Information:
*** Begin section ***
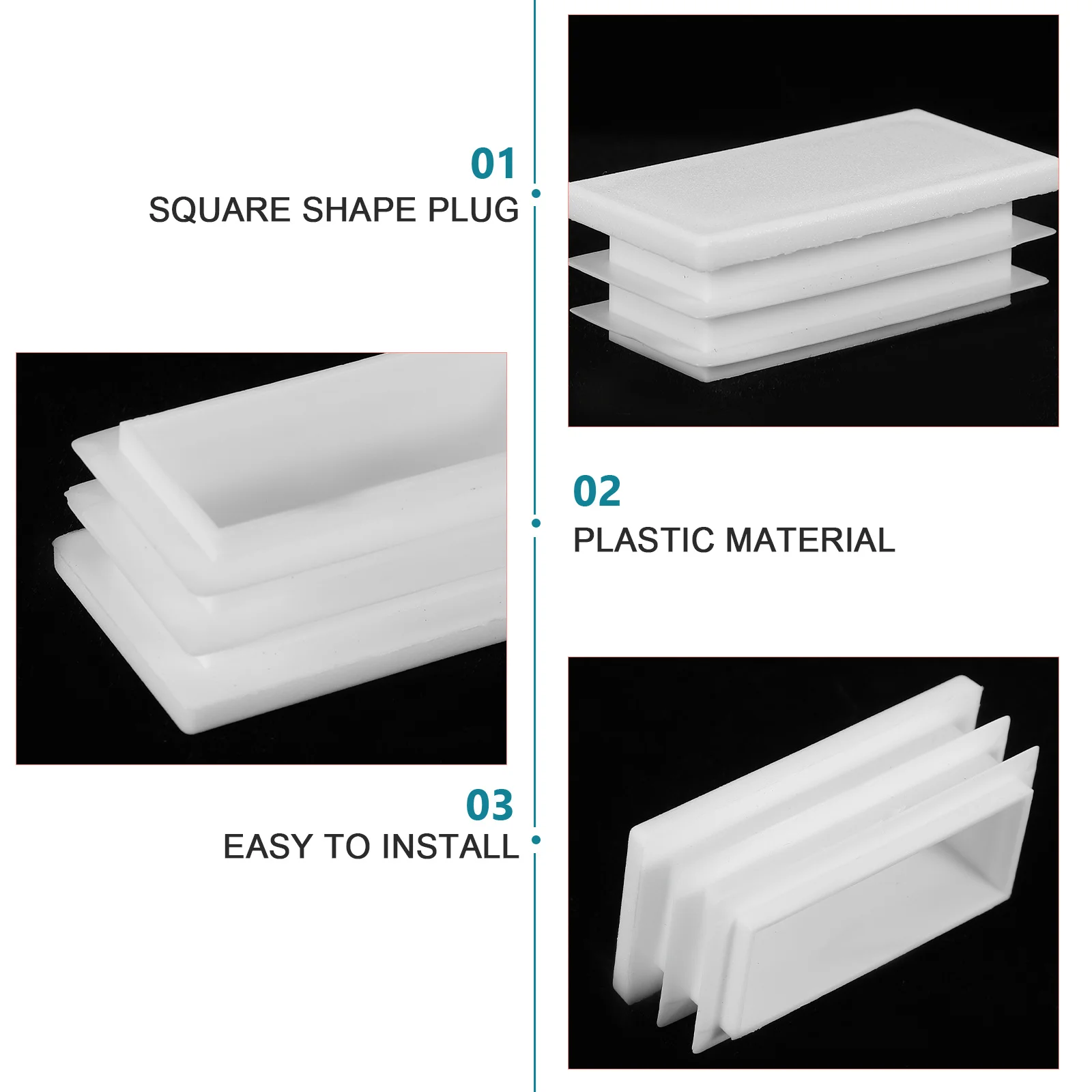 01
SQUARE SHAPE PLUG

02
PLASTIC MATERIAL

03
EASY TO INSTALL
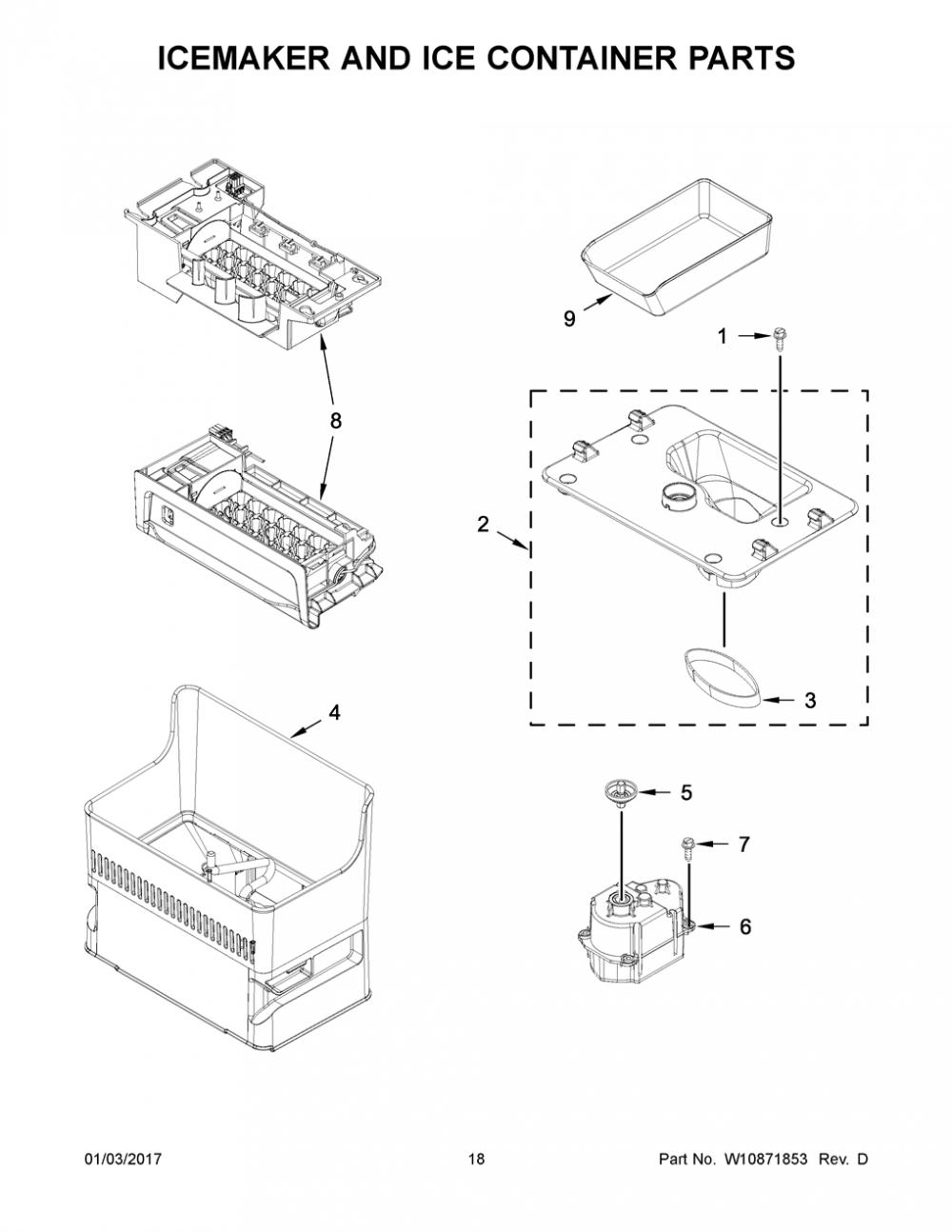 ICEMAKER AND ICE CONTAINER PARTS

9

1

8

2

3

4

5

7

6

01/03/2017

18

Part No. W10871853 Rev. D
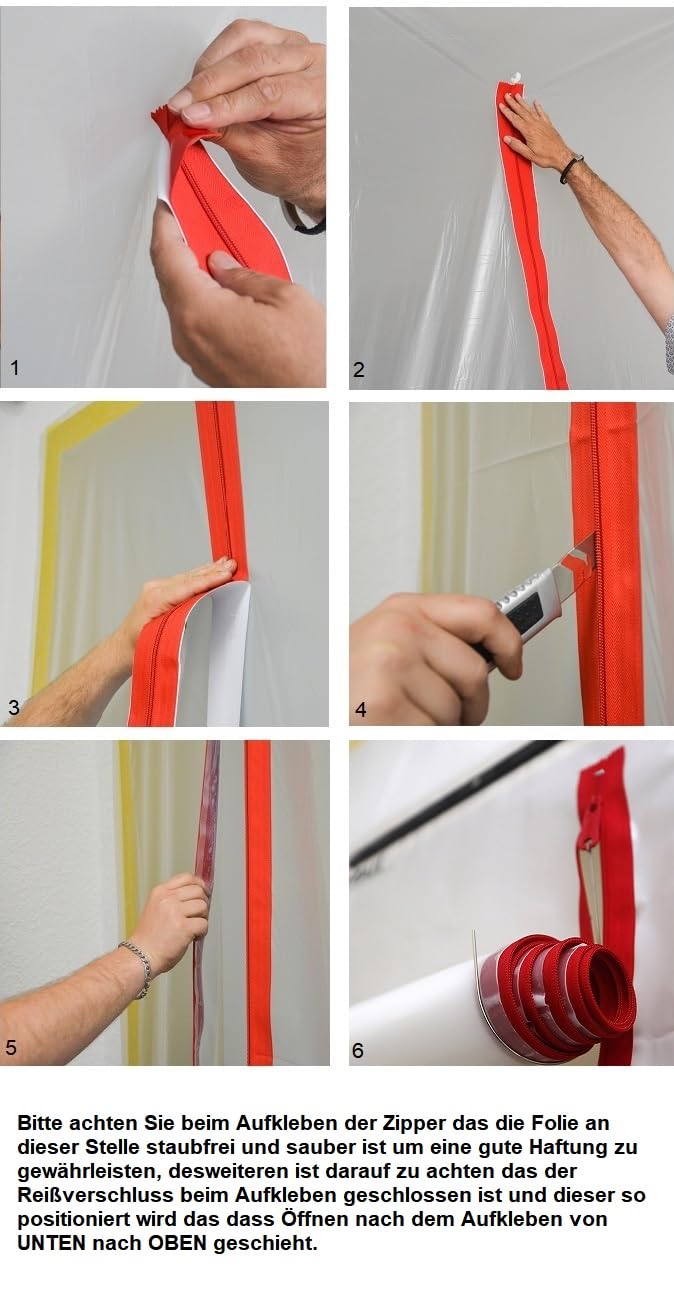 1

2

3

4

5

6

Bitte achten Sie beim Aufkleben der Zipper das die Folie an dieser Stelle staubfrei und sauber ist um eine gute Haftung zu gewährleisten, desweiteren ist darauf zu achten das der Reißverschluss beim Aufkleben geschlossen ist und dieser so positioniert wird das dass Öffnen nach dem Aufkleben von UNTEN nach OBEN geschieht.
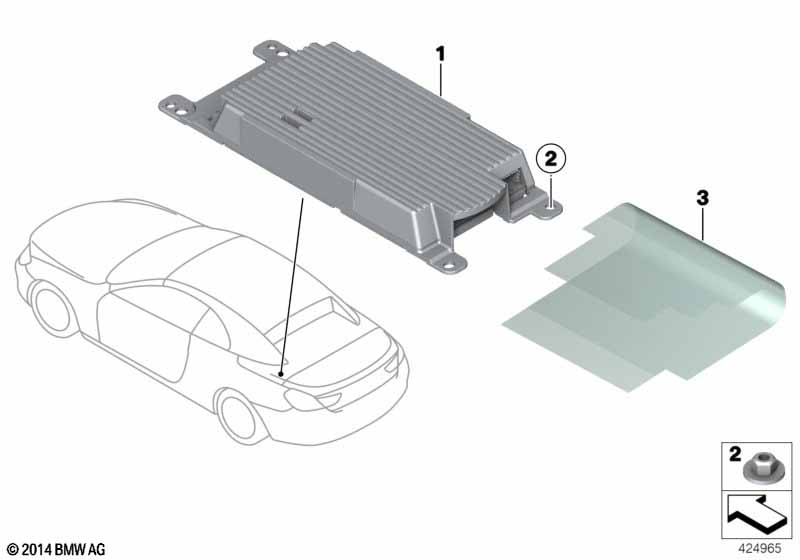 1
2
3
2
© 2014 BMW AG
424965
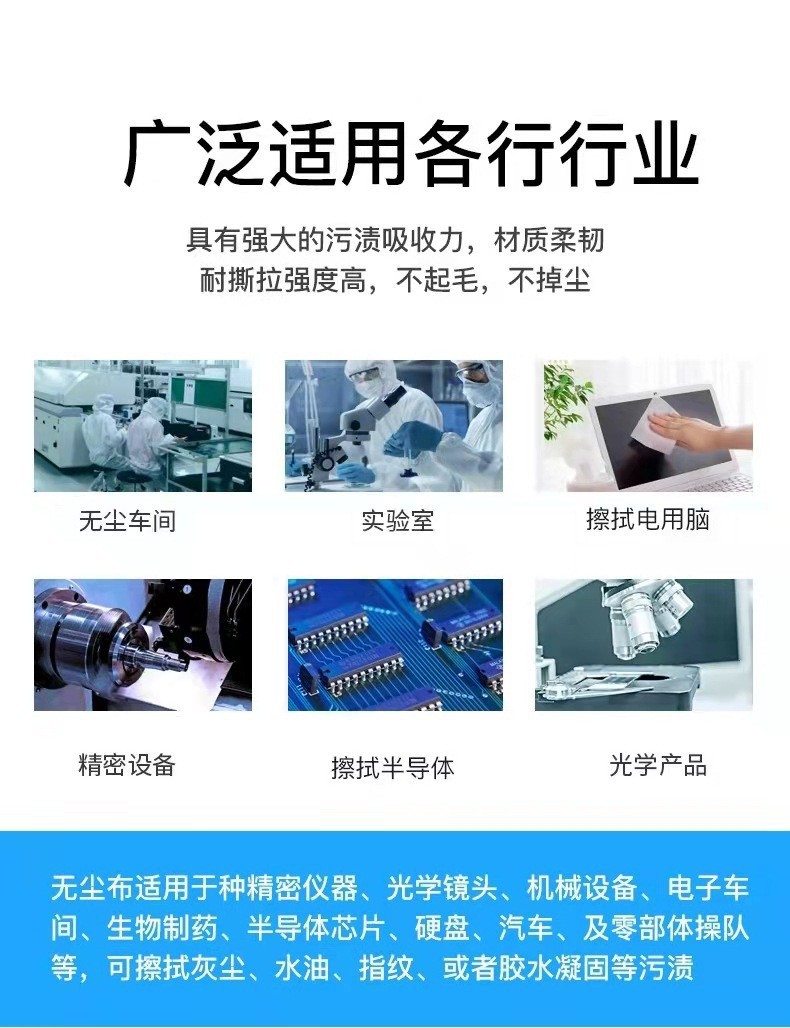 广泛适用各行行业

具有强大的污渍吸收力，材质柔韧
耐撕拉强度高，不起毛，不掉尘

无尘车间

实验室

擦拭电用脑

精密设备

擦拭半导体

光学产品

无尘布适用于种精密仪器、光学镜头、机械设备、电子车间、生物制药、半导体芯片、硬盘、汽车、及零部体操队等，可擦拭灰尘、水油、指纹、或者胶水凝固等污渍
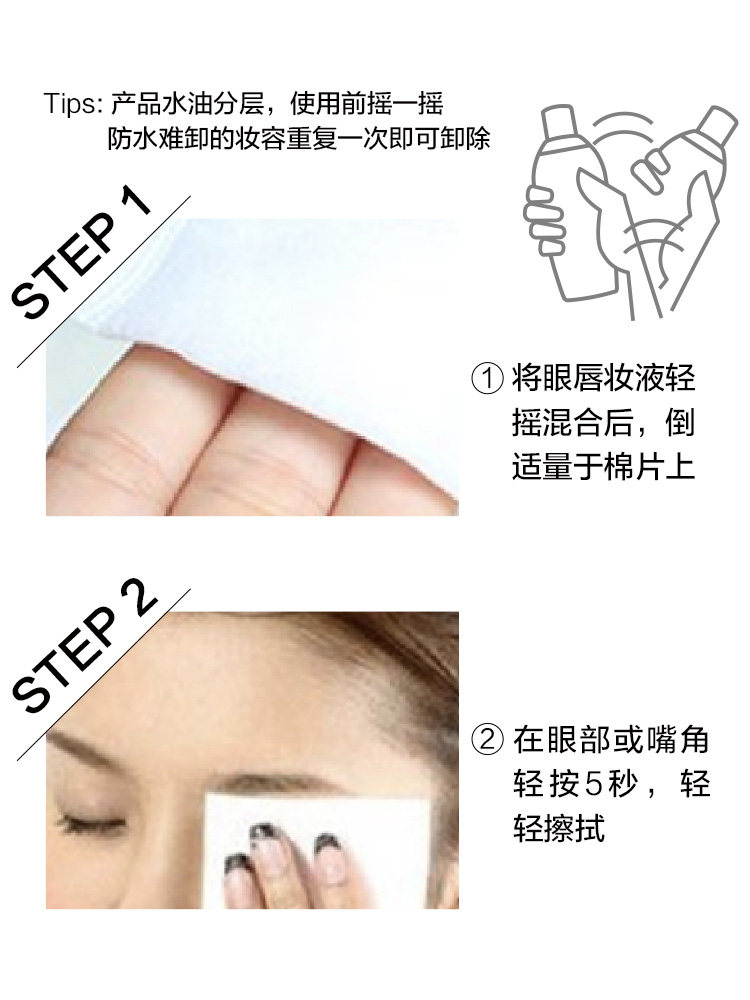 Tips: 产品水油分层，使用前摇一摇
防水难卸的妆容重复一次即可卸除

STEP 1

① 将眼唇妆液轻摇混合后，倒适量于棉片上

STEP 2

② 在眼部或嘴角轻按5秒，轻轻擦拭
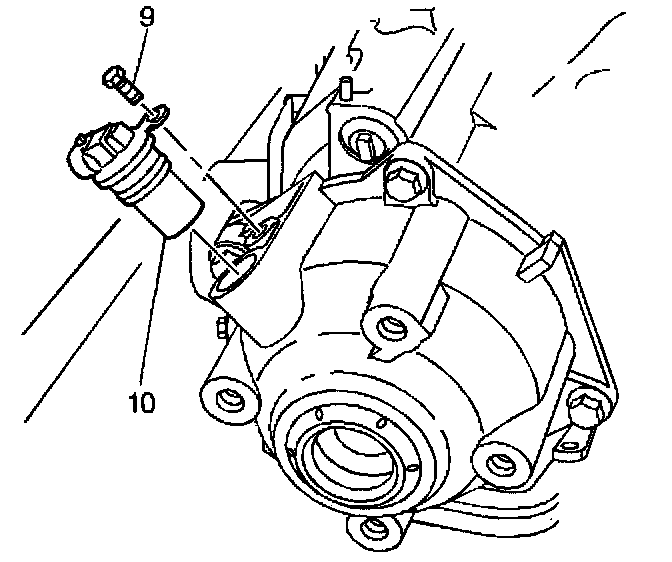 9

10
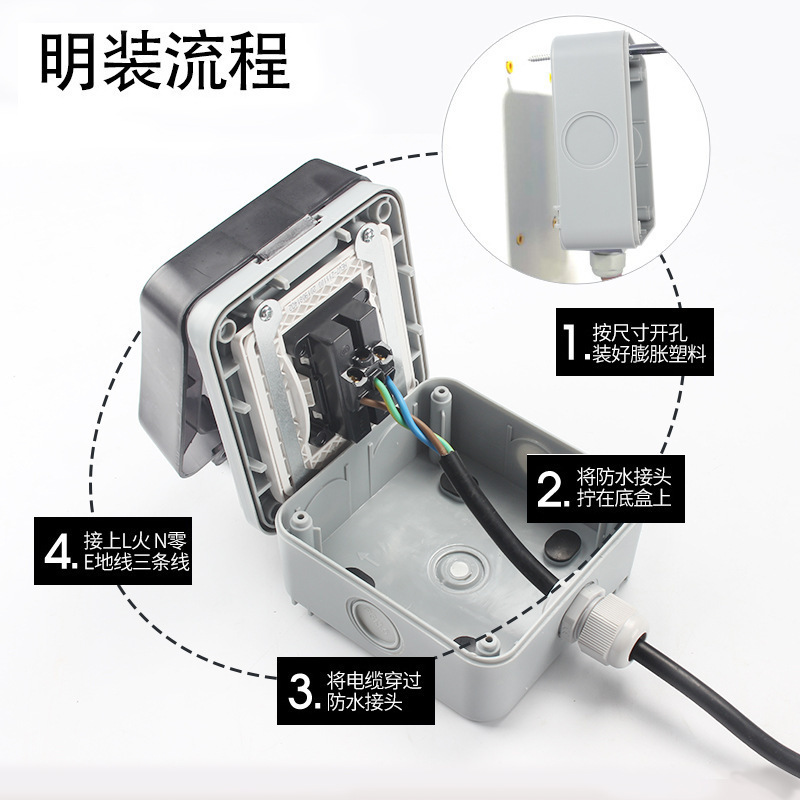 明装流程

1. 按尺寸开孔
装好膨胀塑料

2. 将防水接头
拧在底盒上

3. 将电缆穿过
防水接头

4. 接上L火 N零
E地线三条线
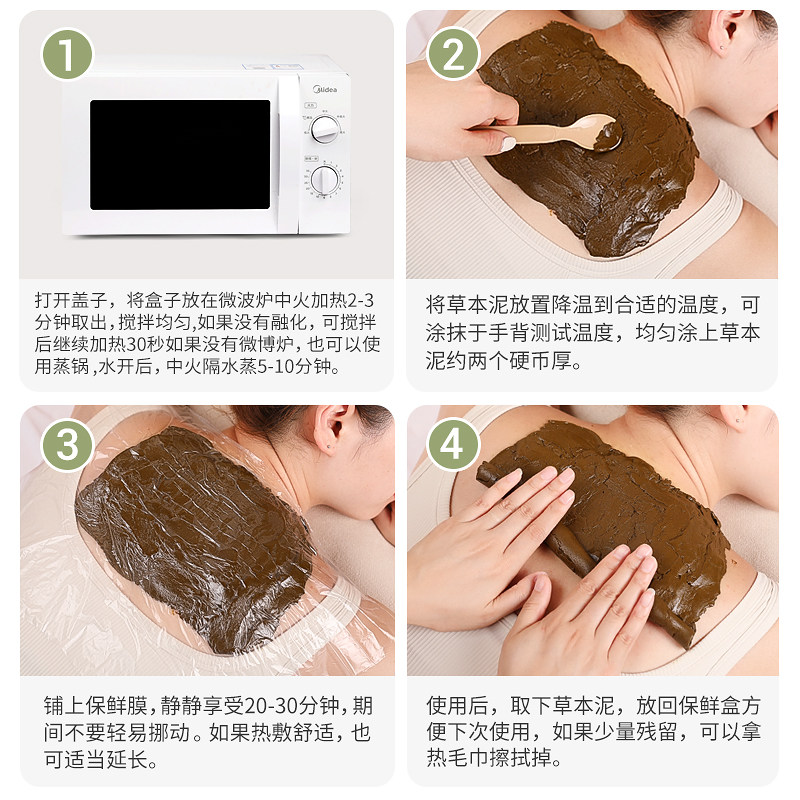 1

Midea

打开盖子，将盒子放在微波炉中火加热2-3分钟取出,搅拌均匀,如果没有融化，可搅拌后继续加热30秒如果没有微博炉，也可以使用蒸锅,水开后，中火隔水蒸5-10分钟。

2

将草本泥放置降温到合适的温度，可涂抹于手背测试温度，均匀涂上草本泥约两个硬币厚。

3

铺上保鲜膜,静静享受20-30分钟,期间不要轻易挪动。如果热敷舒适，也可适当延长。

4

使用后，取下草本泥，放回保鲜盒方便下次使用，如果少量残留，可以拿热毛巾擦拭掉。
*** End section ***
Your assignment:
Please transcribe, word for word, every line from the one containing "Tips: 产品水油分层，使用前摇一摇" through the last line of the records, both included, and leave the pictures out.

Written reply:
 Tips: 产品水油分层，使用前摇一摇
防水难卸的妆容重复一次即可卸除

STEP 1

① 将眼唇妆液轻摇混合后，倒适量于棉片上

STEP 2

② 在眼部或嘴角轻按5秒，轻轻擦拭
 9

10
 明装流程

1. 按尺寸开孔
装好膨胀塑料

2. 将防水接头
拧在底盒上

3. 将电缆穿过
防水接头

4. 接上L火 N零
E地线三条线
 1

Midea

打开盖子，将盒子放在微波炉中火加热2-3分钟取出,搅拌均匀,如果没有融化，可搅拌后继续加热30秒如果没有微博炉，也可以使用蒸锅,水开后，中火隔水蒸5-10分钟。

2

将草本泥放置降温到合适的温度，可涂抹于手背测试温度，均匀涂上草本泥约两个硬币厚。

3

铺上保鲜膜,静静享受20-30分钟,期间不要轻易挪动。如果热敷舒适，也可适当延长。

4

使用后，取下草本泥，放回保鲜盒方便下次使用，如果少量残留，可以拿热毛巾擦拭掉。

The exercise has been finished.